You can use the provided Pipfile to simplify the python setup, e.g. with pipenv:

  1. Clone/download this repo and unpack if needed
  2. cd into the folder containing the main.py
  3. run pipenv shell
  4. run python main.py -h

Simple usage

You will always need 1) a media file and 2) a list of timestamps. To get 1) either download one manually or provide it via an URL supported by yt-dlp. For 2) your best bet is checking comments on the file, e.g. YouTube comments or descriptions often have a track list.

The simplest usage is: python main.py https://youtube.com/watch?v=<ID> timestamps.txt This will download the video, convert it into an mp3 file and split it based on the timestamps in timestamps.txt. The output will be placed in a new folder named after the video and placed next to the timestamps.txt file.

If you are browsing for videos you can use this command without having to create the timestamps file: python main.py --dest <folder_name> https://youtube.com/watch?v=<ID> stdin The program will ask you to paste the timestamps into the console. Confirm the input either with two empty lines or with EOF (CTRL+D). In this case you need to specify the destination folfder as there is no local file to use as a reference point.

In both cases a playlist named after the media file will be created next to the individual tracks. The playlist is ordered the same as in the input mix.

Timestamps

The program supports the most common formats found:

  • hh:mm:ss
  • mm:ss
  • hh.mm.ss
  • mm.ss

It will always use the first timestamp found on a line and then move to the next line. Anything after the timestamp is ignored, including other timestamps on the same line. Each timestamp marks the start of a track. Formats can be mixed in the same file.

Advanced usage

The program supports multiple options, view them with the -h switch.

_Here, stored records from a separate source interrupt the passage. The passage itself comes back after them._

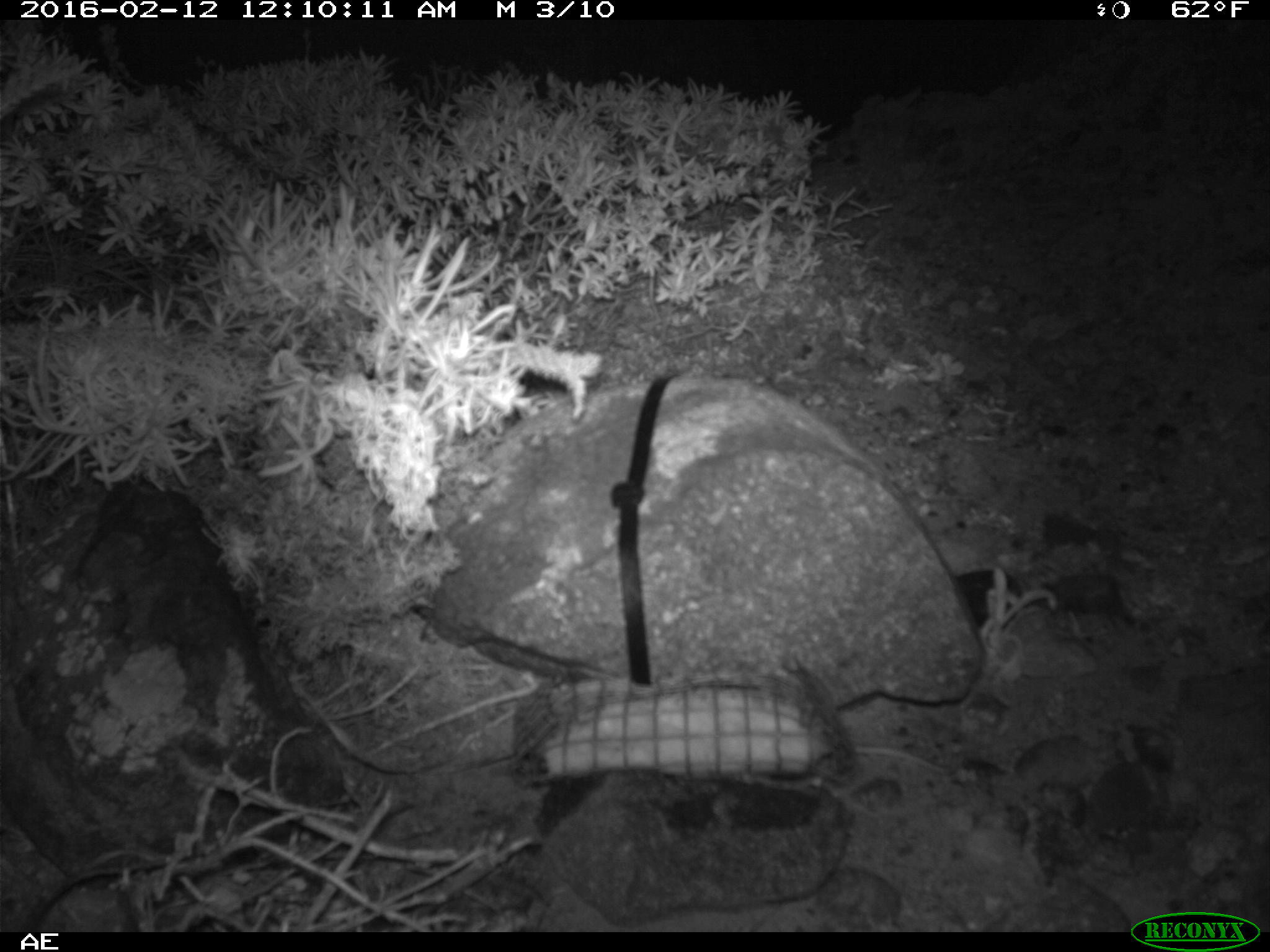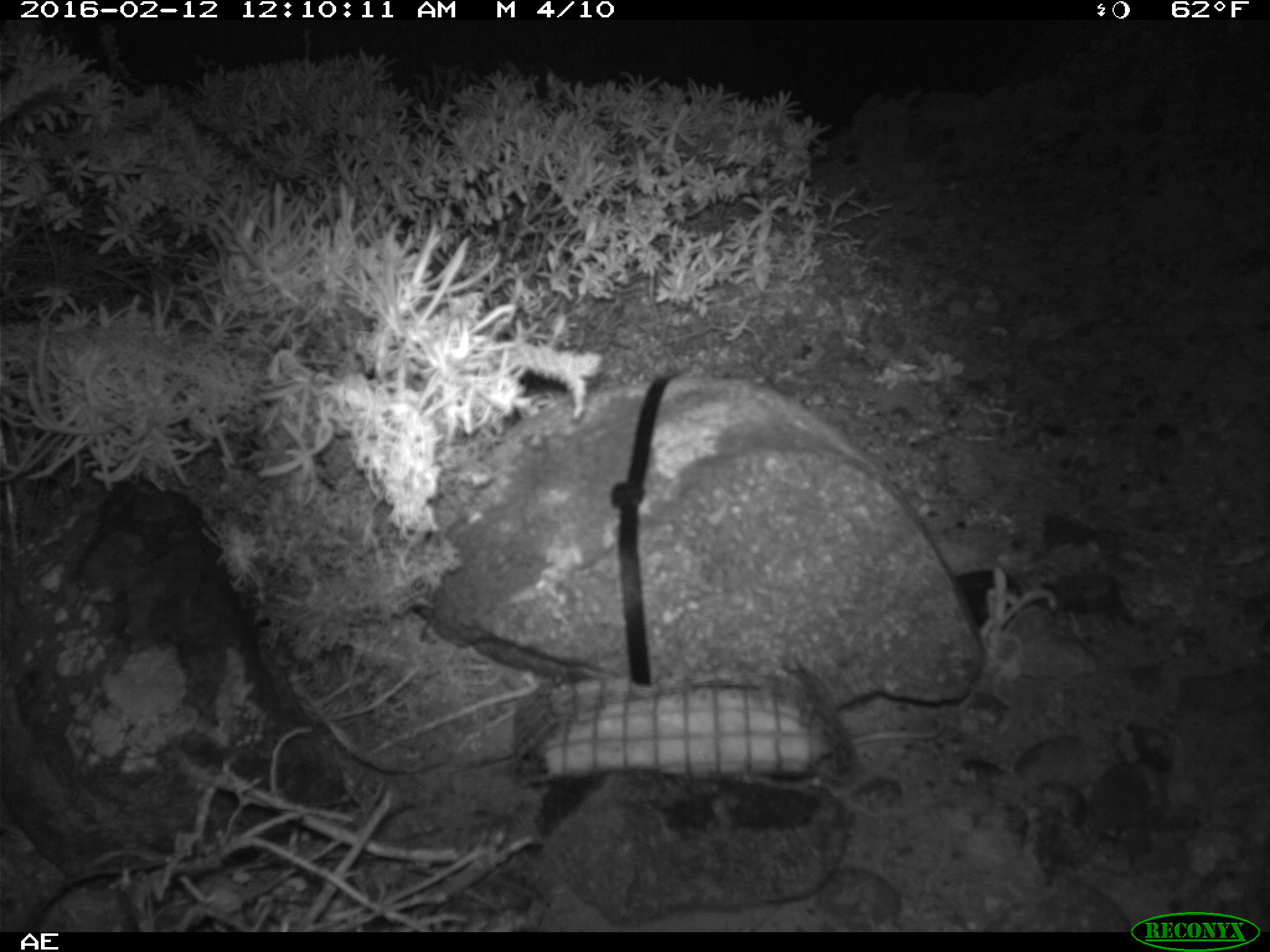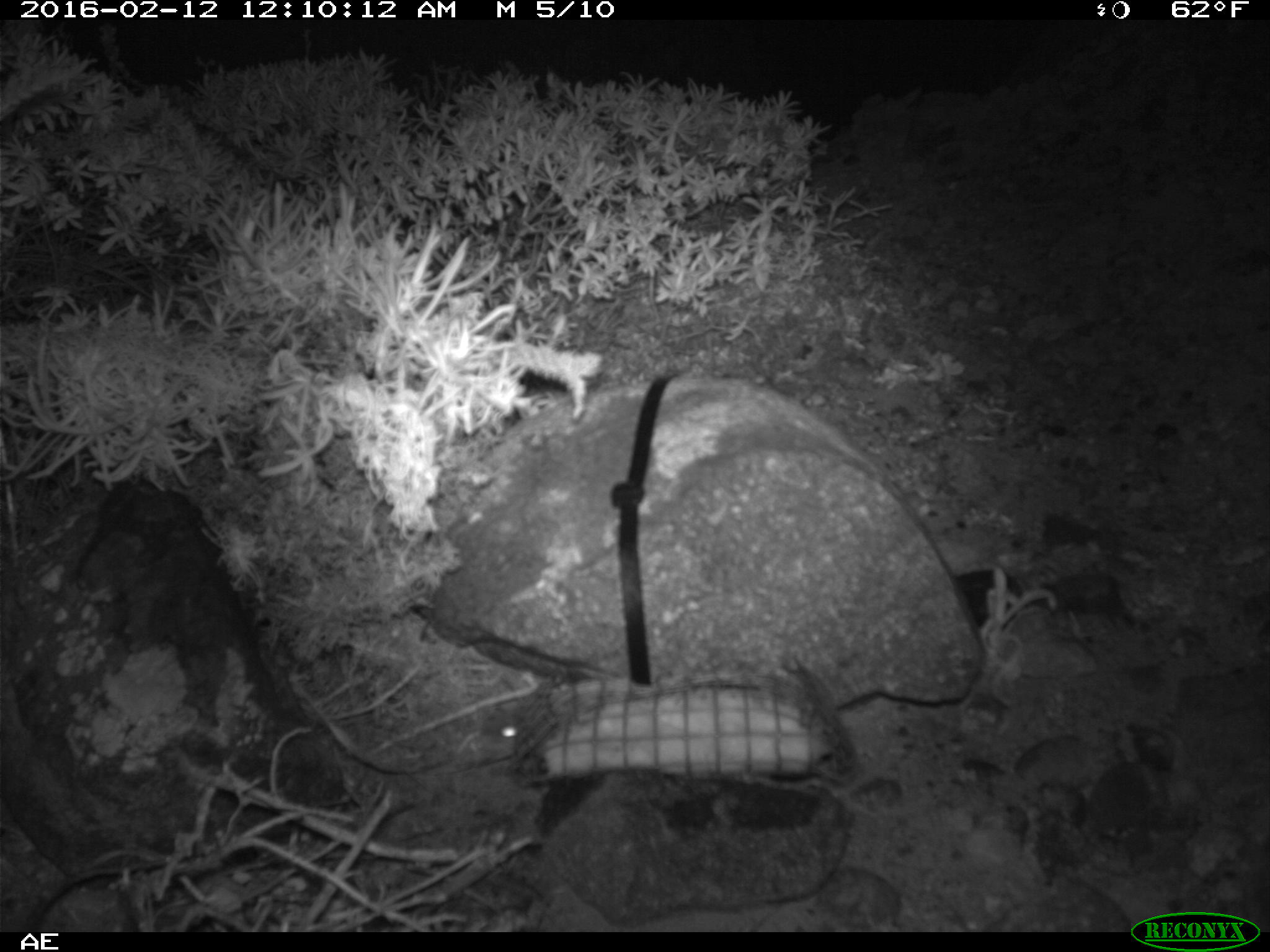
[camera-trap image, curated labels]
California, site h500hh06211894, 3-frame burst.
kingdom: Animalia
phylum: Chordata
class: Mammalia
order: Rodentia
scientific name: Rodentia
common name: rodent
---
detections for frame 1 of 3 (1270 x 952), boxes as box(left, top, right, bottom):
rodent: box(845, 741, 950, 774)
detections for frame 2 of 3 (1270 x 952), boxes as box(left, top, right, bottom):
rodent: box(851, 715, 944, 745)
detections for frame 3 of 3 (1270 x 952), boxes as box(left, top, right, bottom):
rodent: box(483, 709, 517, 754)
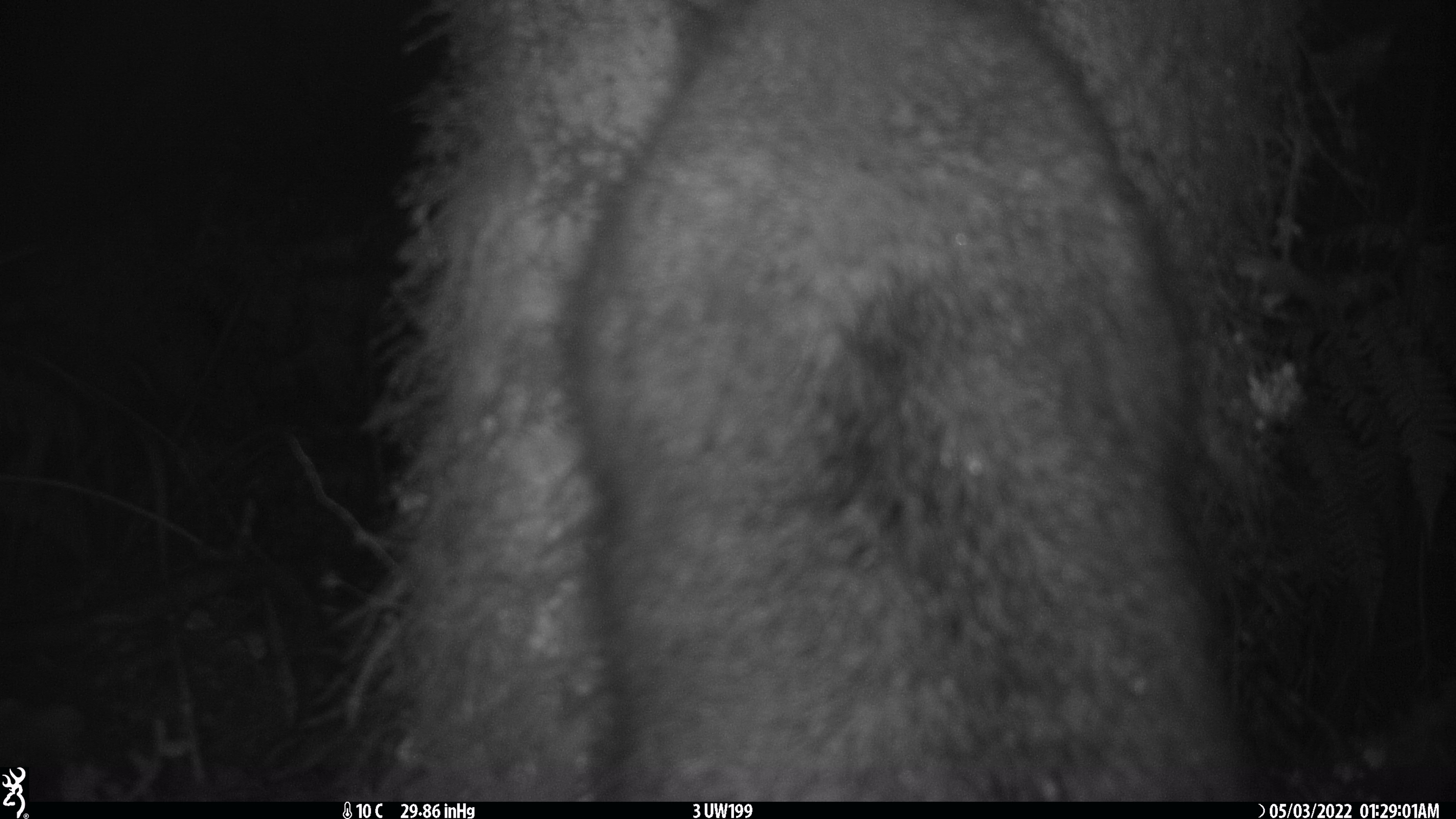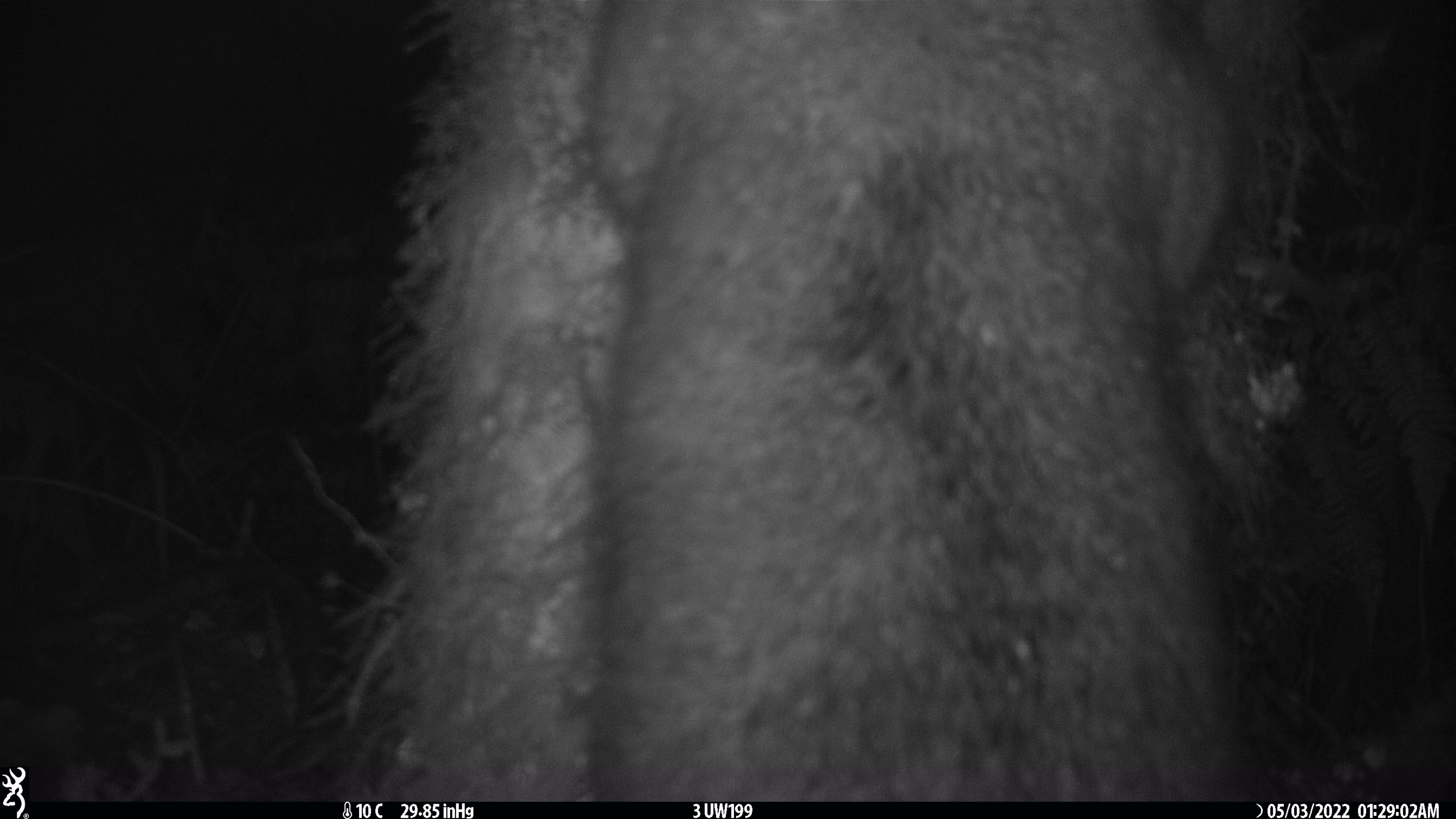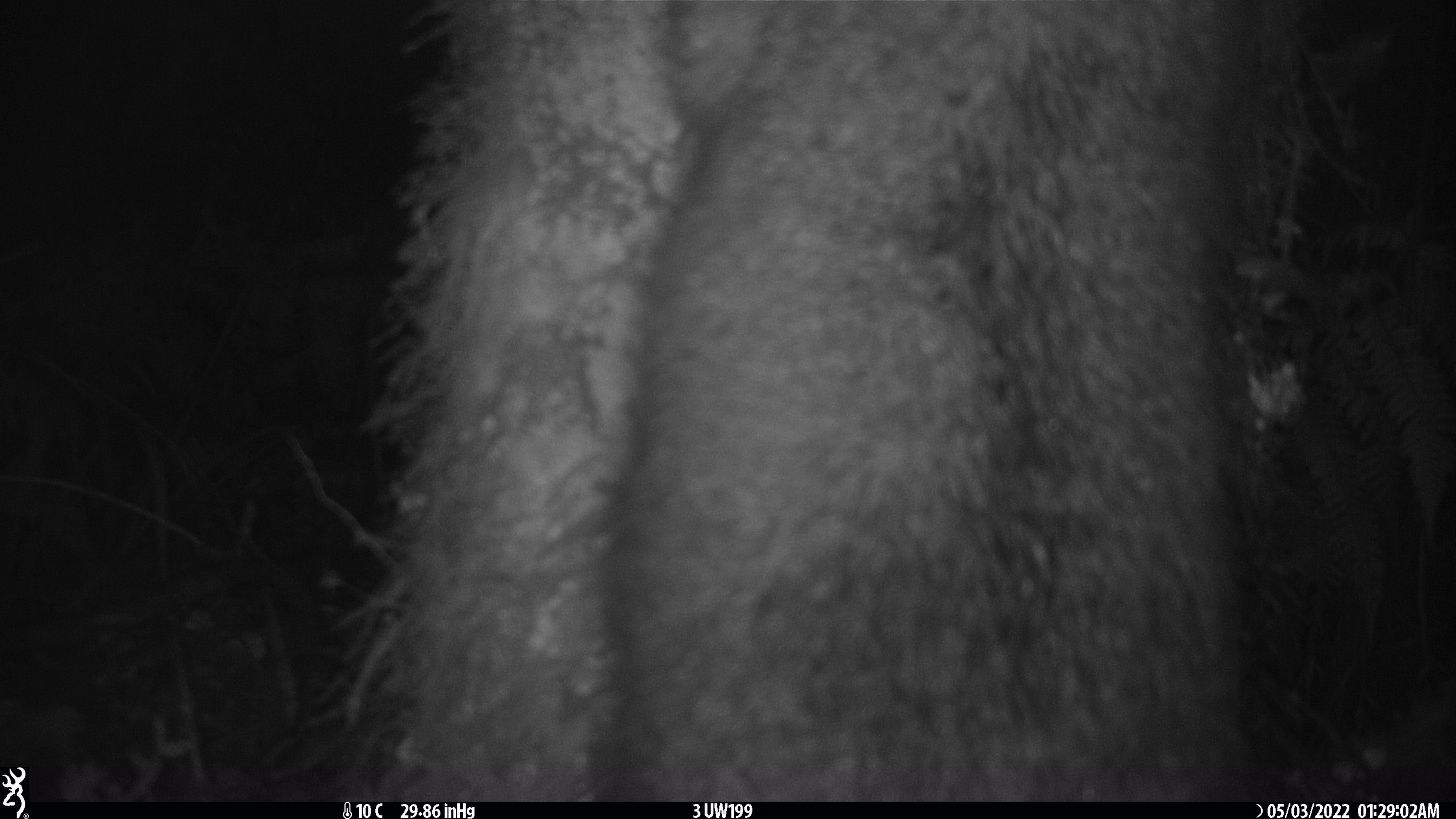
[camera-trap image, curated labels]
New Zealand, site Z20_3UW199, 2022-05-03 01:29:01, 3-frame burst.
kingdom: Animalia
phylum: Chordata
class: Mammalia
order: Diprotodontia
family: Phalangeridae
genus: Trichosurus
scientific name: Trichosurus vulpecula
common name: common brushtail possum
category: possum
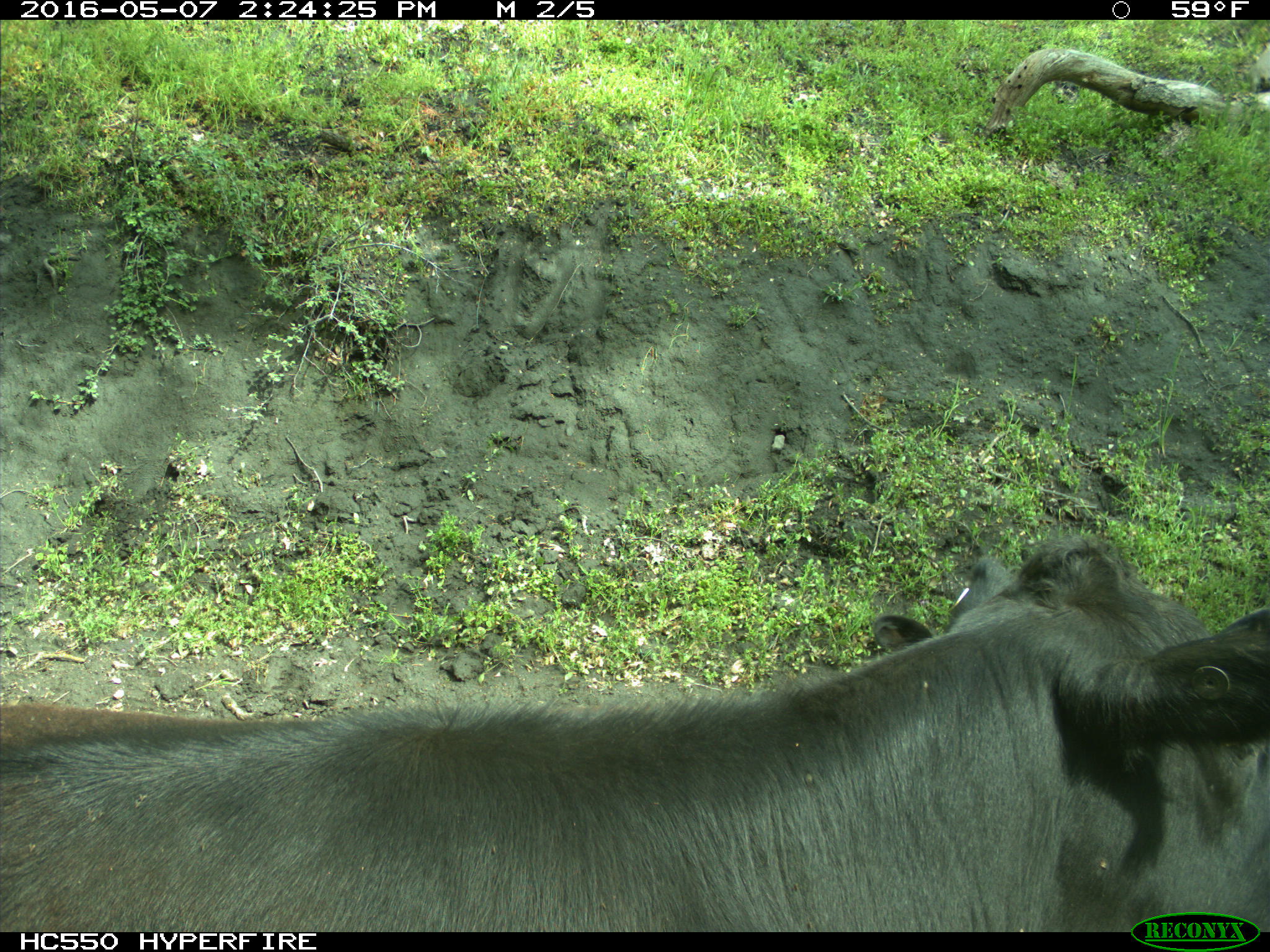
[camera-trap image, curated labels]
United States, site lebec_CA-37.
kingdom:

As timestamps are often human created and only second accurate, there is some inherent inaccuracy. By default the program tries to hide this by fading the tracks in and out. It also cuts off a second at the beginning and end of each track. I find it less annoying to have a fade into an already started song or lose a second at the end instead of hearing the last second of a previous song before the actual song starts.

You can control these timings with:

  • --split-start-offset
  • --split-fade-in
  • --split-end-offset
  • --split-fade-out

A special case is setting both fade times to 0. In this case ffmpeg can copy the stream over directly, saving a lot of transcoding time. If you are experimenting this can save a lot of time, especially if combined with providing the already downloaded and converted file instead of a link as source.

By default the playlist is created in the same folder as the output files. However you can also enable a playlist that goes in the partent folder of that folder. It will then reference the tracks relative to this parent folder.

Control the playlist creation with these options, both and none can be provided:

  • --playlist-create-same-folder
  • --playlist-create-parent-folder

The patterns used for naming the tracks before recognition and after can be configured. Each option supports a set of placeholders like title and track number. In case a recognition fails, the file will use "Unknown Artist" and similar. See the help output for the following arguments:

  • --split-file-pattern
  • --rename-name-pattern

The splitting and recognizing can potentially take a long time to complete. By default these steps are using multiple threads. The split by default uses all available cores, each split (with a potential re-encode due to fade in/out) is single threaded itself. The calls to SongRec by default use 8 threads. In my tests with fast quite fast and did not trigger any API limits of Shazam. You can tweak both parameters using these arguments:

  • --split-num-threads
  • --recognize-num-threads

Recognition details

This program used SongRec which in turn uses Shazam. It only uploads a fingerprint of the file, not the entire file. The recognition is in general pretty fast and reliable. In case a track fails recognition, a second try is performed by cutting off the first 30s of the track and trying it with the following 60s. This should fix even fairly inaccurate timestamps. Even after this some songs will not be recognized. There is currently no way of fixing this. The files will still be playable and tagged, but only as "Unknown Artist" and similar. You can fix this manually, but if you also adjust the file names make sure to fix the playlist as well. As m3u is a simple ASCII file, this can be done with a text editor.